En l’espace de deux jours, l’ambassade américaine aura ainsi publié deux clarifications, illustrant un malaise évident entre les annonces congolaises et la position officielle de Washington.
Un partenariat économique, pas sécuritaire
Côté américain, la ligne est claire : l’accord bilatéral vise avant tout à stimuler les investissements, sécuriser les chaînes d’approvisionnement et favoriser une croissance durable, notamment dans le secteur des minerais critiques. Pas à militariser leur exploitation.
Cette distinction est essentielle dans un contexte où la RDC, premier producteur mondial de cobalt, est au cœur d’une compétition stratégique entre puissances pour l’accès aux რესources nécessaires à la transition énergétique.
Zone grise et interrogations
Reste une zone d’ombre. Si Washington nie toute implication directe dans le financement d’une force paramilitaire, la question des acteurs indirects demeure posée.
Certains observateurs s’interrogent : des prestataires privés pourraient-ils être sollicités pour la formation ou l’encadrement de cette future unité ? Des figures comme Erik Prince, connu pour ses activités dans la sécurité privée internationale, sont parfois évoquées — sans qu’aucune preuve ne vienne, à ce stade, étayer ces hypothèses.

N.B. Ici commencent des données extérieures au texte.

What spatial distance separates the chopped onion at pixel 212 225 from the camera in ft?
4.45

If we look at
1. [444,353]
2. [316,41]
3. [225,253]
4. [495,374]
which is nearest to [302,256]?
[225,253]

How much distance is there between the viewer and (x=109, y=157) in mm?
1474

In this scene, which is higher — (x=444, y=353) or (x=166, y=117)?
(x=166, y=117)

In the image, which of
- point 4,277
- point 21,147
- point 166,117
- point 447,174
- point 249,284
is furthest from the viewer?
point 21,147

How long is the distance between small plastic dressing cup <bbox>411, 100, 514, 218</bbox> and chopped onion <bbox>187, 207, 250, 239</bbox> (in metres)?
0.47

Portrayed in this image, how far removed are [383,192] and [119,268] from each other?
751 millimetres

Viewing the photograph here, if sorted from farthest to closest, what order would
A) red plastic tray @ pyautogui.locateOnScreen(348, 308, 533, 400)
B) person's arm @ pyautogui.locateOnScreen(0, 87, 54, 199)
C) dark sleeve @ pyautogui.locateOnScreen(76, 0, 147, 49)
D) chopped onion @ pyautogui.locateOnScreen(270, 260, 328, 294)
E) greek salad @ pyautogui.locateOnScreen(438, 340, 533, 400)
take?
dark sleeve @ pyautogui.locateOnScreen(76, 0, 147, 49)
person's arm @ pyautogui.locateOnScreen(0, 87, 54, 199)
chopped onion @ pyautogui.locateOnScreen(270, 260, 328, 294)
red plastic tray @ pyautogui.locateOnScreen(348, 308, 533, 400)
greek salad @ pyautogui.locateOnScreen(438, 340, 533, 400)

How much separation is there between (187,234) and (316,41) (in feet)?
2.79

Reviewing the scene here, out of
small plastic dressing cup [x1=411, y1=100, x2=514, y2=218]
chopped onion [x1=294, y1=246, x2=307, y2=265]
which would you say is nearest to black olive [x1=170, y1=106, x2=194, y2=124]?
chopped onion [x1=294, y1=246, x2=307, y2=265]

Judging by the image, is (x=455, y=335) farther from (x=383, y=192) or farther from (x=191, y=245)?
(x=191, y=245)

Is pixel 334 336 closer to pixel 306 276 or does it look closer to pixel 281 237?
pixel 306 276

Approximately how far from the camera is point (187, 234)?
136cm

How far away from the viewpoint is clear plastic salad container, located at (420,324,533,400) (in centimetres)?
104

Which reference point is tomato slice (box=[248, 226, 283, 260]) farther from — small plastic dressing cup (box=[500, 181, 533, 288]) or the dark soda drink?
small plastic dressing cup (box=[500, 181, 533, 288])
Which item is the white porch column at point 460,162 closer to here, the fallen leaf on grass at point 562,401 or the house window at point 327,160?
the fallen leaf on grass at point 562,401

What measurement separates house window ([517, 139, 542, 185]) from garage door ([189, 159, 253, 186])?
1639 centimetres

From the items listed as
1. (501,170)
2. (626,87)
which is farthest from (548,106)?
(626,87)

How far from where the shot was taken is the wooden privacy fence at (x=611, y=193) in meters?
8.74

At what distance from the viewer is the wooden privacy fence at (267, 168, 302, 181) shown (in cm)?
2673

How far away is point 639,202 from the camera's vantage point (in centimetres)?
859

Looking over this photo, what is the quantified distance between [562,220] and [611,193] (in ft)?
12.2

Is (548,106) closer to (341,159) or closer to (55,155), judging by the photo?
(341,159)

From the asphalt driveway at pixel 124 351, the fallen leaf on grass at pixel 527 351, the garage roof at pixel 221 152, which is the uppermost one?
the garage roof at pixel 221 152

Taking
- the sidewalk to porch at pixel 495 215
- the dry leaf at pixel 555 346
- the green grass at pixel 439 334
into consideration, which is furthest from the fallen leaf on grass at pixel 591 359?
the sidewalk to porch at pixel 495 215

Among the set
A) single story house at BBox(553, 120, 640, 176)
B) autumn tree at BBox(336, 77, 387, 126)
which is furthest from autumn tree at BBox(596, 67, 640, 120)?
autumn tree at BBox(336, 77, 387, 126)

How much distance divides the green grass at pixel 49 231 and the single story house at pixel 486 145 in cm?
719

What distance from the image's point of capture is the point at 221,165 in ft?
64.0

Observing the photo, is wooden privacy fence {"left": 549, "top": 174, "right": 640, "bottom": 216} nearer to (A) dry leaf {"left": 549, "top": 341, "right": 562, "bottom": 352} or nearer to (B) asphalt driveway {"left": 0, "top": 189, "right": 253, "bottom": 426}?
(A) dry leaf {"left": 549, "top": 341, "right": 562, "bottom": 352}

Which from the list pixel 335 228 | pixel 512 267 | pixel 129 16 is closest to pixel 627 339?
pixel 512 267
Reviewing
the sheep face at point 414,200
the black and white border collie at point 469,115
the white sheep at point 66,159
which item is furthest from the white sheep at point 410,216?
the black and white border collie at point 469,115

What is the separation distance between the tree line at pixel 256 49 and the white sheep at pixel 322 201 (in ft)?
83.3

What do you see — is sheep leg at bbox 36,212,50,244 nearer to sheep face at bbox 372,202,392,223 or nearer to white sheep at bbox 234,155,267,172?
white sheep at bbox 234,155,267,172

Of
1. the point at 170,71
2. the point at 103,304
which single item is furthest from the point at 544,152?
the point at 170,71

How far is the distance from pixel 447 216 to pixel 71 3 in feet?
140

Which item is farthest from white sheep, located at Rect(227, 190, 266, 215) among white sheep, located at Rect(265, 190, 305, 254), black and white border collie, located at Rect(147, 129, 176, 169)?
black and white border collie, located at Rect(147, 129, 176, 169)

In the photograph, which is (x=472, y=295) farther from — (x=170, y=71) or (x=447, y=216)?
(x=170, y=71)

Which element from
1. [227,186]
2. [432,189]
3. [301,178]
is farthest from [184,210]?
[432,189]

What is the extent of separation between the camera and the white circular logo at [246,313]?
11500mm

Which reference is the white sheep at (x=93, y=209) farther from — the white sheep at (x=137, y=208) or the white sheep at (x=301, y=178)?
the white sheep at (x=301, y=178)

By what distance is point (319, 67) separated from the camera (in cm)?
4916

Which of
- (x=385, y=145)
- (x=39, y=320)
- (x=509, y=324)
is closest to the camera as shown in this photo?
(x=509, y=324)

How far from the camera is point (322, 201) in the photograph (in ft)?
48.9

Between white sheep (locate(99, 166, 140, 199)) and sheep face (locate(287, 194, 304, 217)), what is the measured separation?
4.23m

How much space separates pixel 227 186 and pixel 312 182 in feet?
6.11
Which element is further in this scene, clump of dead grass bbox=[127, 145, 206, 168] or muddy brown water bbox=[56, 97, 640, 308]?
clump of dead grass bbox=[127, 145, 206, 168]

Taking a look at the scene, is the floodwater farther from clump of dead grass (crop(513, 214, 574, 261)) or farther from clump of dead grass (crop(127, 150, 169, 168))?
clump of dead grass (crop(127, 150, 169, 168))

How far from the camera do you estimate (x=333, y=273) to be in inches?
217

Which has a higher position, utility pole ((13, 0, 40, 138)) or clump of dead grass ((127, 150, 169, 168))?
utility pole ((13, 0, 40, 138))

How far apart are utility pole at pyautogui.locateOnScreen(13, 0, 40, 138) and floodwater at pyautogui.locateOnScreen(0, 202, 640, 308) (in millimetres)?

Une communication qui fragilise Kinshasa
Une chose, en revanche, paraît acquise : la séquence a mis en lumière des failles dans la communication officielle congolaise. L’annonce initiale de l’IGM, suivie d’un rétropédalage rapide, puis du démenti américain, a contribué à brouiller le message et à exposer Kinshasa à un désaveu public de son partenaire.
Dans un secteur aussi stratégique que celui des ressources minières, où se croisent intérêts économiques, enjeux de souveraineté et rivalités géopolitiques, ce type de dissonance n’est pas anodin.
Pour Washington, il s’agit désormais de réaffirmer une ligne : soutenir l’économie congolaise, oui — s’engager dans une logique paramilitaire, non.
Pour Kinshasa, l’épisode pose une question plus large : comment concilier partenariats internationaux, ambitions sécuritaires et crédibilité institutionnelle, dans un environnement où chaque mot compte autant que chaque contrat ?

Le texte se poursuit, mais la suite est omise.